In einer anderen Zeichnung stakst ein Kopffüßler mit Knoblauchknollengesicht und stäbchenförmigen langen Beinen über eine einzelne Knoblauchzehe. »du, da« ist in rot geschrieben in der weißen Bildfläche (Bildraum) zu lesen. Ist das merkwürdige Wesen so angesprochen, oder der / die Betrachter*in, oder meint die Künstlerin gar sich selbst? Wir können die Realien erkennen, wie können versuchen, das Wesen als Metapher zu deuten, und wir riskieren, in einem kafkaesken, grotesken Irrwitz zu landen. (Franz Kafka hätte darüber wahrscheinlich mit Lust gelacht.)

Angesichts der Ameise von Suah Im habe ich ein berühmtes Werk wieder gelesen: Franz Kafka, Die Verwandlung. Die Erzählung beginnt so: »Als Gregor Samsa eines Morgens aus unruhigen Träumen erwachtet, fand er sich in seinem Bett zu einem ungeheuren Ungeziefer verwandelt… Was ist mit mir geschehen? Dachte er. Es war kein Traum… « Was war es dann? Literarische Fiktion für Kafka und für uns als Leser. Kafkas Gregor Samsa verwandelt sich in einen riesigen Käfer.

Der Name Samsa ist ein Kryptogramm für Kafka. Suah Im kommt auf die Ameise durch ihr chinesische Horoskop, dessen Name / Bild in der koreanischen Sprache wie Ameise klingt. In beiden Fiktionen nimmt mit der Verwandlung eine groteske, absurde Geschichte mit ebensolchen Situationen ihren Ausgang und ihren Lauf. Beide nehmen durchaus persönliche Erinnerungen und Erfahrungen mit in Anspruch. Die Fiktion hat bei beiden ausgesprochen realistische Züge, und zugleich ist es wie grotesker Wahnsinn, was die Verwandlung betrifft und die Konstellationen, die sich in den Bildern ergeben. Also eine Gemengelage von scheinbarem Realismus und phantastischer Irrealität, von realistischer Beschreibung und dem Ungeheuerlichen, dem eigentlich Unmöglichen, das aber in der Fiktion uns sehr nahe kommt. Franz Kafka ist ein literarischer Meister des Absurden. Suah Ims Bilder sind so stark, weil sie das Absurde zugleich anrührend werden lässt.

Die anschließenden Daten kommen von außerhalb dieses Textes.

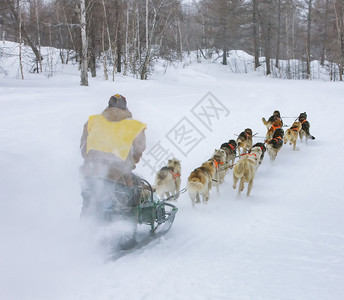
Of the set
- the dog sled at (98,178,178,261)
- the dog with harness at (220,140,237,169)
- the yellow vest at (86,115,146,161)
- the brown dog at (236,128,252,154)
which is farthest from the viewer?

Die Philosophie des Absurden bezieht sich auf den Konflikt zwischen einerseits dem menschlichen Streben, eine Erklärung und einen Sinn des Lebens, des Ichs oder des Selbst zu suchen, und andererseits der menschlichen Unfähigkeit, irgendwelche sicheren und verlässlichen Bedeutungen zu finden. Und was tun Künstler*innen wie Suah Im oder wir? Nach albert Camus begegnet man dem Absurden, indem man sich dagegen auflehnt, ihm nicht etwa Sinn sondern vielmehr Wert abtrotzt, Wert für neue, andere Wege als die des Gewohnten, Normalen in dem, was wir für Realität halten.  Realität und deren Wahrnehmung sind letztlich genauso Konstruktionen in unserem Denken wie die Fiktionalität der Geschichten und Situationen, die wir in der Ausstellung sehen. Eigentlich ist das Leben und das Ich, wenn wir es denn suchen, mit allen absurden und grotesken Widersprüchen ungeheuer, fragil, fragwürdig – und das ist vielleicht der Sinn, meines Erachtens auf jeden Fall der Wert der Kunstwerke von Suah Im. Angst davor hat damit zu tun, sich angesichts dessen klein zu fühlen.